Carry on the memo about the IESO's analysis of phasing out Ontario's gas-fired generation, starting after its final sentence.

__Provided text__
==========

To: Power Advisory Clients and Colleagues
From: Brady Yauch (Manager of Markets and Regulatory), Travis Lusney (Manager of Procurement and Power Systems), Jason Chee-Aloy (Managing Director)
Closing Ontario’s fleet of gas-fired generators by 2030 will result infrequent and sustained blackouts, while costing electricity ratepayers at least $27 billion, or an additional $100 per month, according to an analysis by the IESO. The IESO’s study was undertaken in response to a number of municipalities across the province calling for a complete phase-out of gas-fired generation in Ontario by 2030.
Even with those findings, the IESO study prompted a letter from the Minister of Energy to evaluate both “a moratorium on the procurement of new natural gas generating stations and develop an achievable pathway to zero emissions in the electricity sector.”
Nonetheless, the IESO’s conclusion is clear – such a rapid phase out cannot be done while maintaining current levels of reliability or cost-effectively. The IESO’s analysis repeatedly highlights the flexibility and reliability services currently provided by province’s fleet of gas-fired generators, which potential alternative resources would be unable to fully replicate.

==========

__Recorded information__
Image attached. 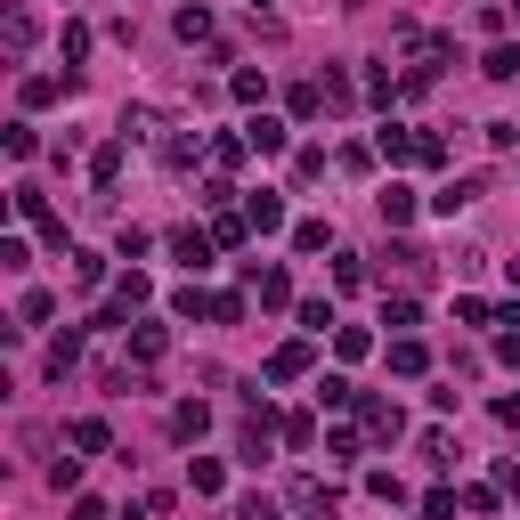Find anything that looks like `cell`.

==========

__Written answer__
Notably, the short timeframe of any potential phaseout – eight years is a relatively short period in terms of grid-level planning and investment – means that many of the needed investments would not be in place by 2030. The IESO admits its analysis is based on a number of “optimistic assumptions” and the practical reality of building the necessary infrastructure in such a short timeframe will likely not be possible. Even with those optimistic assumptions, the IESO “would frequently need to resort to emergency actions such as rotating blackouts to manage energy shortfalls.”
While comparisons have been drawn to Ontario’s phaseout of all coal-fired generators between 2005-2014, the IESO’s conclusion is that there “is no like-for-like replacement supply that can offer similar operating characteristics of gas generation.” The coal-fired generation phaseout resulted in $4 billion in costs, compared to at least $27 billion required to shut down all gas-fired generators.
The IESO estimates that replacing supply from gas-fired generators will need at least 17,000 MW of non-emitting supply and more than 1,600 MW of conservation. Installed wind generation capacity, for example, would have to double from its current level.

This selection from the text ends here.